- **Written task A**
Decide whether each statement agrees with the passage on the Maine State Prison, answering yes or no and quoting the words of the passage that settle it: (i) inmates put in isolation for disciplinary reasons can now return to the general population in half the time with good behavior; (ii) Ron Huber is a corrections officer at the prison; (iii) Rep. Richard Sykes called the measure an insult to the state of Maine.
- **Written task B**
Write the next part of the passage on the Maine State Prison, continuing from its final sentence.
-- Extract start --
The Maine State Prison has begun to change its policies in the special management unit in the past few years, she said. Inmates brought into isolation for disciplinary reasons can now return to the general population in half the time with good behavior.

A behavioral curriculum similar to what the prison uses to address substance abuse issues, which encourages inmates to identify criminal thinking patterns they slip into and stop them, has been implemented. By completing these worksheets, inmates in the special management unit can earn more privileges, such as more phone calls and access to more books, Lord said.

Lord did not speculate as to how the “more than half” of her prisoners with mental illnesses, which include severe psychosis and crippling PTSD, might fare with their “worksheets.”

Other opponents made no pretense of having concern for prisoners. As Ron Huber,  a prison reform activist and producer of a weekly radio show on Maine’s state prisons, told the Penobscot Bay Blog last week: “The prison industry waged a negative campaign attacking the reform bill as dangerous for prison guards and other officials.”

According to the Bangor Daily News, Rep. Richard Sykes was among several lawmaker who described the original bill–and even the toothless “resolve” that the legislature passed–as an attack on the safety and reputation of corrections officers. “It’s an insult to the state of Maine and it’s a slap in the face to those employees in the Department of Corrections … who quite frankly put their lives on the line every shift,” Sykes said.
-- Extract end --
-- Records provided start --
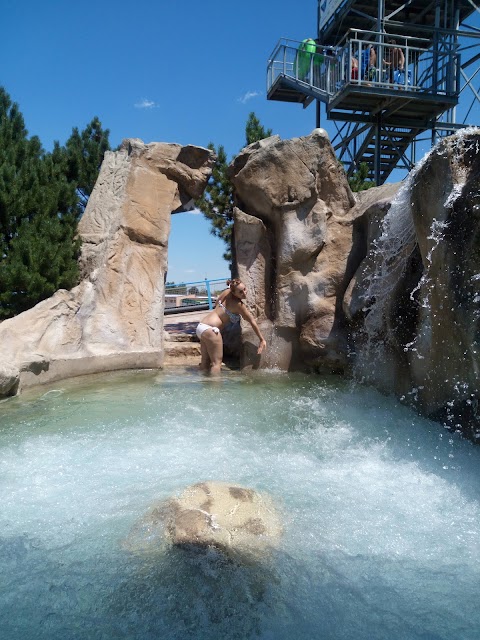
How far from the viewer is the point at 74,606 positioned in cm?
197

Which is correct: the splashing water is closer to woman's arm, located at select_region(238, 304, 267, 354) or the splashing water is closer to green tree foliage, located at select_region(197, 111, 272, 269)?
woman's arm, located at select_region(238, 304, 267, 354)

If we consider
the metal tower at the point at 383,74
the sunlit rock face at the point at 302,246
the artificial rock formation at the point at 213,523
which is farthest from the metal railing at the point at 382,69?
the artificial rock formation at the point at 213,523

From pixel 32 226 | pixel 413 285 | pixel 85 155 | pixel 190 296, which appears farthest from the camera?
pixel 190 296

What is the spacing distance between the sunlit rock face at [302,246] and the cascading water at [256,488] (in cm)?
219

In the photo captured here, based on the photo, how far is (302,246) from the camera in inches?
272

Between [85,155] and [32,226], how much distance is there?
3.20 metres

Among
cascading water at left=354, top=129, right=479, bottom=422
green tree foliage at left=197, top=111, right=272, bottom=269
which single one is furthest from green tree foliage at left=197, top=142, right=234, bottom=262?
cascading water at left=354, top=129, right=479, bottom=422

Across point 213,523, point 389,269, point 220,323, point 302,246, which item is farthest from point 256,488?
point 302,246

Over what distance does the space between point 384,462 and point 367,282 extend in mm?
3023

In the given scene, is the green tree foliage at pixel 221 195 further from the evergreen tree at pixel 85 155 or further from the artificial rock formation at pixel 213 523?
-- Records provided end --
- **Exercise response A**
(i) Yes: "can now return to the general population in half the time with good behavior"
(ii) No: "a prison reform activist and producer of a weekly radio show on Maine’s state prisons"
(iii) Yes: "It’s an insult to the state of Maine"

- **Exercise response B**
After the vote on Monday, the Maine Civil Liberties Union tried its best to put a positive spin on things. “Today was a moral victory for those concerned about human rights and security at the Maine State Prison, but much work needs to be done to resolve the excessive use of solitary confinement there,” said MCLU executive director Shenna Bellows.

In an email following the vote, Lance Tapley–a freelance journalist whose reporting on the lockdown unit for the Portland Phoenix helped inspire the movement to limit solitary–emphasized the positive side, as well. The legislature’s passage of the resolve, he wrote “is a strong implicit–and during the debate this was made quite explicit–criticism of the department’s supermax policies, especially solitary confinement of the mentally ill.” It will keep the issue alive, he believes, and guarantee further debate next year.

But “the biggest triumphs,” Tapley continued, “were the public’s education on
the issue and the education of legislators, this last vividly seen in
the unusual three-hour debate.  Even the words ‘torture’ and ‘Abu
Ghraib’ were used on the floor of the House.” What has happened in Maine so far, he said, could be viewed as a “dry run for the big reform in the future.”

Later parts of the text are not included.